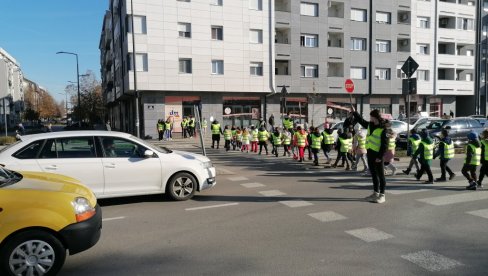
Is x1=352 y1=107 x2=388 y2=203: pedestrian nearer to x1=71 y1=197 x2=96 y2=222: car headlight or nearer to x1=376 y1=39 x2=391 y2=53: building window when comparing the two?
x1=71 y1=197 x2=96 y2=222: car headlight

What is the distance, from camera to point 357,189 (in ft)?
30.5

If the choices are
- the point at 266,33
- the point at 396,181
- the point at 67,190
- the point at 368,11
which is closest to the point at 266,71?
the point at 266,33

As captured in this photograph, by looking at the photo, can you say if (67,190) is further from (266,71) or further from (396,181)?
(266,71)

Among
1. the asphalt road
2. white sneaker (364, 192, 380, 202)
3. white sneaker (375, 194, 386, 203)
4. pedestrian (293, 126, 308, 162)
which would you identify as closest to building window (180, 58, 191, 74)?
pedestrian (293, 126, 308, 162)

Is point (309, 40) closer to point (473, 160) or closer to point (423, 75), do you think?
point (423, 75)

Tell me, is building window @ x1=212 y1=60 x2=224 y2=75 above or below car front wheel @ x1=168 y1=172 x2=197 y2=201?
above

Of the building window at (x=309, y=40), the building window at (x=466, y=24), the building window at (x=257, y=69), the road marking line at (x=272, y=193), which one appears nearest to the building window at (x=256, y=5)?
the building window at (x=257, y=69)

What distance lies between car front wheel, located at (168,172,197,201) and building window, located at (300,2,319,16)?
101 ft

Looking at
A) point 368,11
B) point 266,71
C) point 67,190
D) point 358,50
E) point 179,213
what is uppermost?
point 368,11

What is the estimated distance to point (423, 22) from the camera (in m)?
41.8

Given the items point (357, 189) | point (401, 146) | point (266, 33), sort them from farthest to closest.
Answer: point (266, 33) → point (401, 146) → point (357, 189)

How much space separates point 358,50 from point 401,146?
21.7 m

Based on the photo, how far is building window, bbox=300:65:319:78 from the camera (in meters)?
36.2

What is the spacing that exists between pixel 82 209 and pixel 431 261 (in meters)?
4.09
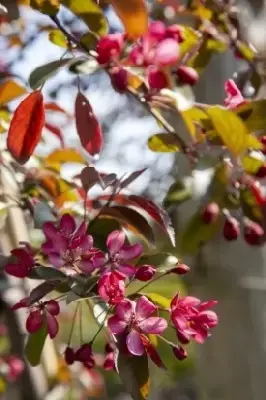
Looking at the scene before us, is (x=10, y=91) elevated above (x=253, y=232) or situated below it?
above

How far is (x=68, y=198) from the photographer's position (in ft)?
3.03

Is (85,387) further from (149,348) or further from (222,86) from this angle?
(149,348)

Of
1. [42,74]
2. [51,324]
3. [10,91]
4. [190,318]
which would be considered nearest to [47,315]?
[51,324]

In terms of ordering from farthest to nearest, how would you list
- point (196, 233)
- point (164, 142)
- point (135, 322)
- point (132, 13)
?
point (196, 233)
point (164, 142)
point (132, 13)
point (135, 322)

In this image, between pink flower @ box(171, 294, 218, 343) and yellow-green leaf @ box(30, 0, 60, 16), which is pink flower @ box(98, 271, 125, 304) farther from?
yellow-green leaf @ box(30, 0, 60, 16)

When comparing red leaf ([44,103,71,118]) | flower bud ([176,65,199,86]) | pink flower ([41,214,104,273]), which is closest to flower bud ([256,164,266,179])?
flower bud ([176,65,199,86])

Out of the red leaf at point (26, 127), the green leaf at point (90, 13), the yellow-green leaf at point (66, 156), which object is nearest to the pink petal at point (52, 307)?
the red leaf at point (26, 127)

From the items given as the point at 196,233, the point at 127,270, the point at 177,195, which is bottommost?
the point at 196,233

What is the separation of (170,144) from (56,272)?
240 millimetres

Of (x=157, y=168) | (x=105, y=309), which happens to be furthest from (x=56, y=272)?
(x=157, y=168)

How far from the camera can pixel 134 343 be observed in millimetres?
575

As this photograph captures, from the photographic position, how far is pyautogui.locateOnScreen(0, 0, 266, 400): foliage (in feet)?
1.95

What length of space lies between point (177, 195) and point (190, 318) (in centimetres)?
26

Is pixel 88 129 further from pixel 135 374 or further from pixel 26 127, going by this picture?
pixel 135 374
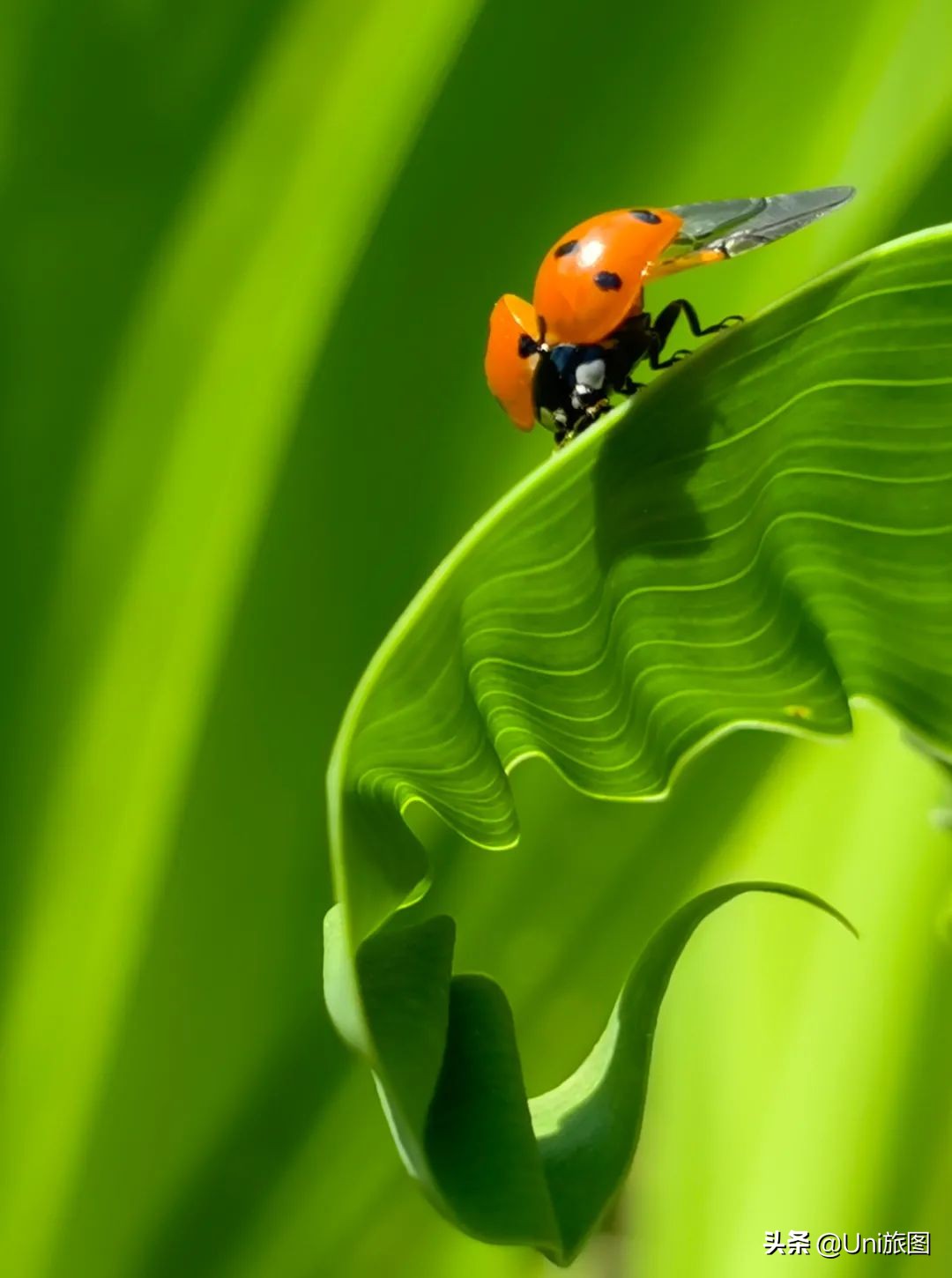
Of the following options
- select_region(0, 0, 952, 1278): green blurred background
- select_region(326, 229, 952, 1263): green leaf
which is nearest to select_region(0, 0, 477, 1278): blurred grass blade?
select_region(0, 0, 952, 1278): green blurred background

---

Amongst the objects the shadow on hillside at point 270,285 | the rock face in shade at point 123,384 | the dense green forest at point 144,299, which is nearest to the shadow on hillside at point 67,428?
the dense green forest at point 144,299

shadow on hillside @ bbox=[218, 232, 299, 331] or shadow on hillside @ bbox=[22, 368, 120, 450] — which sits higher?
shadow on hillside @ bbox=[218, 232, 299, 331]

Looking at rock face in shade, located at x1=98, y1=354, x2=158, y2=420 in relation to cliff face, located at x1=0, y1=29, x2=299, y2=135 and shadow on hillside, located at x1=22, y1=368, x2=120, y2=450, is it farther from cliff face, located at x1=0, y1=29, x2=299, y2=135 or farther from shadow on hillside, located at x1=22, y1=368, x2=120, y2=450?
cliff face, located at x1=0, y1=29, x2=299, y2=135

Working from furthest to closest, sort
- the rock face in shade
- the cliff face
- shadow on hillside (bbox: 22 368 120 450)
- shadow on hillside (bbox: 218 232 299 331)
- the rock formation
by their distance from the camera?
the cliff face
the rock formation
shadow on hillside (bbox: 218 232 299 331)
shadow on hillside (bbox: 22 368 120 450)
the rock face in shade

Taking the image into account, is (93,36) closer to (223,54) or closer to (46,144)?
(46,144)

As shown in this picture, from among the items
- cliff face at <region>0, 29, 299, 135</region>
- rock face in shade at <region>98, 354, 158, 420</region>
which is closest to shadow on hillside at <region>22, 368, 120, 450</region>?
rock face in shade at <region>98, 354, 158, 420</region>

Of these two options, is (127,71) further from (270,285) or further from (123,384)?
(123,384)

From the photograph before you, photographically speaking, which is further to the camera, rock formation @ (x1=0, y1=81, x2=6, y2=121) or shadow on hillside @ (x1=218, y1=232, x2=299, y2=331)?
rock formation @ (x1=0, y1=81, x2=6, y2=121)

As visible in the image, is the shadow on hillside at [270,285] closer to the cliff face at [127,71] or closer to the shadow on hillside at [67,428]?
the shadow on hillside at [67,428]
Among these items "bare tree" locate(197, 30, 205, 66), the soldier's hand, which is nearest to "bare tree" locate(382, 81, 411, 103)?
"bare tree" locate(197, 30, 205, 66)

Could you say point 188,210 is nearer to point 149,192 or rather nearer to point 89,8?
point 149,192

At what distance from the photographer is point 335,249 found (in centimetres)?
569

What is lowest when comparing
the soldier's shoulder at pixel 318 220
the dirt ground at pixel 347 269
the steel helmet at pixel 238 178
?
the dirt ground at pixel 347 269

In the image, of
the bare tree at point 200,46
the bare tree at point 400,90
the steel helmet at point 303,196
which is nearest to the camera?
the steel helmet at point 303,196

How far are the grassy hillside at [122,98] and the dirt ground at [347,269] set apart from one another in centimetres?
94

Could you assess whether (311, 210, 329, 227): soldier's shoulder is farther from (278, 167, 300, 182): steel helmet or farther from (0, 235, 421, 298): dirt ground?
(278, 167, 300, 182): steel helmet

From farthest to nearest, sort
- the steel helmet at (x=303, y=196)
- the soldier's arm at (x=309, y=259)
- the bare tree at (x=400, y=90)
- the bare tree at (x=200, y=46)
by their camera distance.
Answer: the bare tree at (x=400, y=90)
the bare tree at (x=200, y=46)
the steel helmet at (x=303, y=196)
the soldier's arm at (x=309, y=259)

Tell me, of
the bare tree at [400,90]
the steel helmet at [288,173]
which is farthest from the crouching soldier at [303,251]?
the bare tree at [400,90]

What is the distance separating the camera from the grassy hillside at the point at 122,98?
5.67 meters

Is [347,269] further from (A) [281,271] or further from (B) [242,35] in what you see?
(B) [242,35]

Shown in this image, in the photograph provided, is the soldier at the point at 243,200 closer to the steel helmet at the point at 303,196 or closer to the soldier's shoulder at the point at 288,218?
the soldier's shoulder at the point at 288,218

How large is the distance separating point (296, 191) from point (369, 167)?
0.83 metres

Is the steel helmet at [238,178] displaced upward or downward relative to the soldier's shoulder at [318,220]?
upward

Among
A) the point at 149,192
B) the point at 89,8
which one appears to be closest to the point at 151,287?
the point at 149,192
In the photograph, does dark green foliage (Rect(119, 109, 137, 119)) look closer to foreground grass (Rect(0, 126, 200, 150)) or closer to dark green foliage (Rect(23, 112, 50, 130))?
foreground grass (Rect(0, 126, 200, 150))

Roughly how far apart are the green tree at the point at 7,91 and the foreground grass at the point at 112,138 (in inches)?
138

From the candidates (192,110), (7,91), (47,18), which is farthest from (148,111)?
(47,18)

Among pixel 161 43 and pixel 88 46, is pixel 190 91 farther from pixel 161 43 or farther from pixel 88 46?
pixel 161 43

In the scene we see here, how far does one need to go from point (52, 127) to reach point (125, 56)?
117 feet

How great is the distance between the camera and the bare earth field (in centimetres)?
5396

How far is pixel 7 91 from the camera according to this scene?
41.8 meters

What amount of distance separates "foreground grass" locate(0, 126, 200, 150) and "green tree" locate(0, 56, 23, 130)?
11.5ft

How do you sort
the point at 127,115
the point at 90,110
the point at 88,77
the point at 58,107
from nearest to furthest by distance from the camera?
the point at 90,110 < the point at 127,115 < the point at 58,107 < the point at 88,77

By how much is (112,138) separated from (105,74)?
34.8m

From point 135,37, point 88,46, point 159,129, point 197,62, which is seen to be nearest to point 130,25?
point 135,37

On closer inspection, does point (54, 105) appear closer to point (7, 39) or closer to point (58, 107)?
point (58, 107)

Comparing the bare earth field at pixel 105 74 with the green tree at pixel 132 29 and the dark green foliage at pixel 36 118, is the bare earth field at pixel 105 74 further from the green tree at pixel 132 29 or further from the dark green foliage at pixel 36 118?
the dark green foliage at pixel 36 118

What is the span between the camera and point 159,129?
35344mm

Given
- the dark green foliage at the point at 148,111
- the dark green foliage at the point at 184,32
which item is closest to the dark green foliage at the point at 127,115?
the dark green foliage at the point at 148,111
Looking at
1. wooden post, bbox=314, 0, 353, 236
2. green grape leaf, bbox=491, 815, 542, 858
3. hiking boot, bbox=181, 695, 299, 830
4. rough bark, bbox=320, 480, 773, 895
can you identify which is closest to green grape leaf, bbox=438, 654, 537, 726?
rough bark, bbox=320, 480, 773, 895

§ **SHORT PROBLEM**
Return the records from the line with "Among pixel 161" up to and including the line with "41.8 meters", repeating them unchanged.

§ **SOLUTION TO THIS EXERCISE**
Among pixel 161 43 and pixel 88 46, is pixel 190 91 farther from pixel 161 43 or farther from pixel 88 46?
pixel 161 43

In the scene we see here, how far does one need to go from point (52, 127) to reach point (125, 56)?
117 feet

How great is the distance between the camera and the bare earth field (in centimetres)?
5396

How far is pixel 7 91 from the camera according to this scene?
41.8 meters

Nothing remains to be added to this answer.